¿En qué momento perdemos el idealismo?


A quien más y a quien menos, a todos los que un buen día comenzamos la carrera de medicina nos ha pasado. La idea preconcebida y socialmente aceptada de que la medicina es para servir a las personas se va volviendo invisible como el agua del Guadiana, soterrada, quedando para muchos en el olvido y sin vuelta atrás.

En un maravilloso artículo de la belga Katrien Bombeke y colaboradores (gracias, Tiago, por facilitármelo), se analiza el fenómeno desde una aproximación cualitativa. La secuencia parece clara y se repite casi de forma idéntica en cada nuevo estudiante. La primera ruptura entre el mundo de las ideas y la cruda realidad sucede en la universidad, donde parece que lo único importante son las notas y donde se prima la mera adquisición de conceptos. Luego comienzan las prácticas en el hospital, donde el paradigma imperante es el positivismo operacional, centrado en lo tecnológico, los datos empíricos y en las competencias clínicas y técnicas, olvidando el componente humano de todo acto asistencial. Se invierten los papeles: las personas son tratadas como cosas y a las cosas les damos atributos humanos. También es cuando se toma contacto por primera vez con los pacientes, por lo que, al menos al principio, paradójicamente parece haber un rebrote de buenas intenciones.

Pero suele durar poco: los pacientes padecen problemas de salud que no cuadran con el modelo tipo del paciente descrito en los libros, pero no por ello dejan de sufrir. Y el contacto con el sufrimiento ajeno nos produce rechazo. En seguida recuerdas lo aprendido en la asignatura de psicología clínica: hay que marcar una “distancia terapéutica” para no implicarse emocionalmente con el paciente más de lo debido (por nuestro propio bien). Aparecen entonces monólogos interiores del tipo es duro, sí, pero no puedo dejar que me afecte: soy médico. Es una mera forma de proteger la propia identidad como médico, un producto del instinto de supervivencia profesional. Aunque también hay otra lectura: la medicina, al contrario de lo que pensabas, no puede dar respuesta a tantos y tantos problemas… Es duro admitir “no, señora, no puedo hacer nada por usted”. No nos preparan para asumirlo y ver caer al ídolo nos produce dolor. Y también nos vuelve cínicos: ese no es mi problema.

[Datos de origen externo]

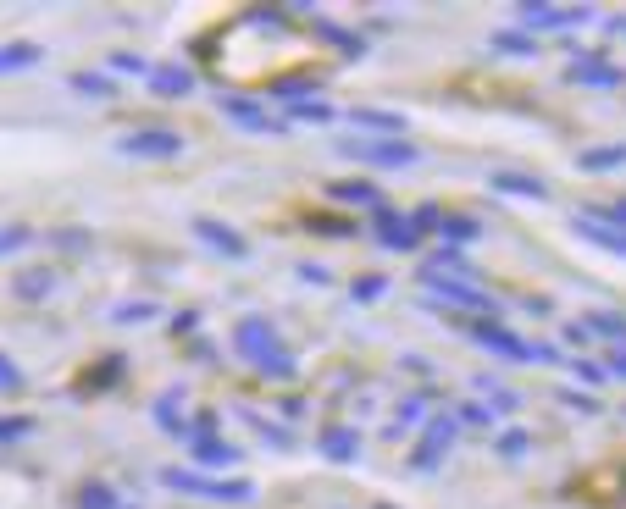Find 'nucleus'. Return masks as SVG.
I'll use <instances>...</instances> for the list:
<instances>
[{
    "mask_svg": "<svg viewBox=\"0 0 626 509\" xmlns=\"http://www.w3.org/2000/svg\"><path fill=\"white\" fill-rule=\"evenodd\" d=\"M560 404H566V410H582V415H593V410H599V399H593V393H577V388H566V393H560Z\"/></svg>",
    "mask_w": 626,
    "mask_h": 509,
    "instance_id": "obj_45",
    "label": "nucleus"
},
{
    "mask_svg": "<svg viewBox=\"0 0 626 509\" xmlns=\"http://www.w3.org/2000/svg\"><path fill=\"white\" fill-rule=\"evenodd\" d=\"M194 327H200V310H178V316H172V332H178V338H189Z\"/></svg>",
    "mask_w": 626,
    "mask_h": 509,
    "instance_id": "obj_46",
    "label": "nucleus"
},
{
    "mask_svg": "<svg viewBox=\"0 0 626 509\" xmlns=\"http://www.w3.org/2000/svg\"><path fill=\"white\" fill-rule=\"evenodd\" d=\"M111 72H117V78H150V61L139 56V50H117V56H111Z\"/></svg>",
    "mask_w": 626,
    "mask_h": 509,
    "instance_id": "obj_40",
    "label": "nucleus"
},
{
    "mask_svg": "<svg viewBox=\"0 0 626 509\" xmlns=\"http://www.w3.org/2000/svg\"><path fill=\"white\" fill-rule=\"evenodd\" d=\"M311 34H316V39H327V45H333L338 56H355V61L366 56V39L355 34V28H344V23H327V17H311Z\"/></svg>",
    "mask_w": 626,
    "mask_h": 509,
    "instance_id": "obj_23",
    "label": "nucleus"
},
{
    "mask_svg": "<svg viewBox=\"0 0 626 509\" xmlns=\"http://www.w3.org/2000/svg\"><path fill=\"white\" fill-rule=\"evenodd\" d=\"M516 23H521V34L538 39V34H549V28H588L593 12L588 6H543V0H521Z\"/></svg>",
    "mask_w": 626,
    "mask_h": 509,
    "instance_id": "obj_10",
    "label": "nucleus"
},
{
    "mask_svg": "<svg viewBox=\"0 0 626 509\" xmlns=\"http://www.w3.org/2000/svg\"><path fill=\"white\" fill-rule=\"evenodd\" d=\"M571 233H577L582 244H593V249H604V255H621V261H626V227L588 222V216H571Z\"/></svg>",
    "mask_w": 626,
    "mask_h": 509,
    "instance_id": "obj_20",
    "label": "nucleus"
},
{
    "mask_svg": "<svg viewBox=\"0 0 626 509\" xmlns=\"http://www.w3.org/2000/svg\"><path fill=\"white\" fill-rule=\"evenodd\" d=\"M427 415H433V393H410V399L399 404V415H394V427L388 432L399 438V432H410V427H427Z\"/></svg>",
    "mask_w": 626,
    "mask_h": 509,
    "instance_id": "obj_30",
    "label": "nucleus"
},
{
    "mask_svg": "<svg viewBox=\"0 0 626 509\" xmlns=\"http://www.w3.org/2000/svg\"><path fill=\"white\" fill-rule=\"evenodd\" d=\"M239 421L255 432V438L272 443V449H294V432L283 427V421H272V415H261V410H239Z\"/></svg>",
    "mask_w": 626,
    "mask_h": 509,
    "instance_id": "obj_27",
    "label": "nucleus"
},
{
    "mask_svg": "<svg viewBox=\"0 0 626 509\" xmlns=\"http://www.w3.org/2000/svg\"><path fill=\"white\" fill-rule=\"evenodd\" d=\"M566 371H571L577 382H588V388H599V382H604V366H599V360H566Z\"/></svg>",
    "mask_w": 626,
    "mask_h": 509,
    "instance_id": "obj_42",
    "label": "nucleus"
},
{
    "mask_svg": "<svg viewBox=\"0 0 626 509\" xmlns=\"http://www.w3.org/2000/svg\"><path fill=\"white\" fill-rule=\"evenodd\" d=\"M39 432L34 415H0V449H17V443H28Z\"/></svg>",
    "mask_w": 626,
    "mask_h": 509,
    "instance_id": "obj_33",
    "label": "nucleus"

Algunos reaccionan con cierto disgusto al verse alejados de los ideales que les llevó a la facultad de medicina. Sin darme cuenta, he comenzado a comportarme con los pacientes como al principio yo mismo había pensado que nunca podía tratarles. Sin embargo, pronto el entorno sanitario se encarga de “poner las cosas en su sitio”. La fuerza de la costumbre, la sensación de desbordamiento contínuo, de haber perdido el control de las cosas, de estar inmerso en un sistema educativo que (también a ti) te ignora, de que la corriente en contra es muy fuerte, las prisas, la presión, el conformismo, etc., terminan por minar los esfuerzos de “no desviarse de la línea”. La deriva es, pues, en ese instante, imparable. Dejamos de servir a los personas para ponernos a los pies de la medicina misma, y nos olvidamos que la percha de nuestra blanca bata es también una persona.

La conclusión del artículo de Bombeke es clara: cuanto más prematuramente actuemos en la formación del médico (ya desde los primeros años de la carrera) mejor. Y yo añado: cuanto antes mejor.

(Foto de Toni Ahumada)


4 comentarios on “¿En qué momento perdemos el idealismo?”

  1. Laura dice:

    Y una vez perdido el idealismo… ¿en qué momento podremos reencontrarnos con los que fuimos cuando al elegir carrera orgullosos escribíamos Medicina? ¿o cuando emocionados en el Ministerio de Sanidad dijimos en voz alta que nuestra elección de especialidad era Medicina Familiar y Comunitaria, así con todas las letras? La esperanza es lo último que se pierde, dicen, a pesar de todo.

    • Enrique Gavilán dice:

      ¿Tu la has perdido, Laura?
      Yo no lo sé. La esperanza y el idealismo puede que se conviertan con el tiempo en compromiso, que es casi lo mismo pero con más edad.
      No desesperes.
      Besos

  2. Ayer en #tedxsol dieron una preciosa definición de felicidad. “Estar rodeado de gente con los ojos brillantes”.
    Tener cerca gente ilusionada es potenciador, como es descorazonador el discurso de queja/negritud de tanto profesional sanitario.

    Todos/as podemos elegir. Y quien se sienta mal que pida ayuda o busque soluciones creativas o se pida un tiempo sabático. Los compañeros debemos ayudarnos unos a otros y tirar del carro por tiempos.

    Somos frágiles.
    Pero en esa fragilidad se encierran grandes tesoros.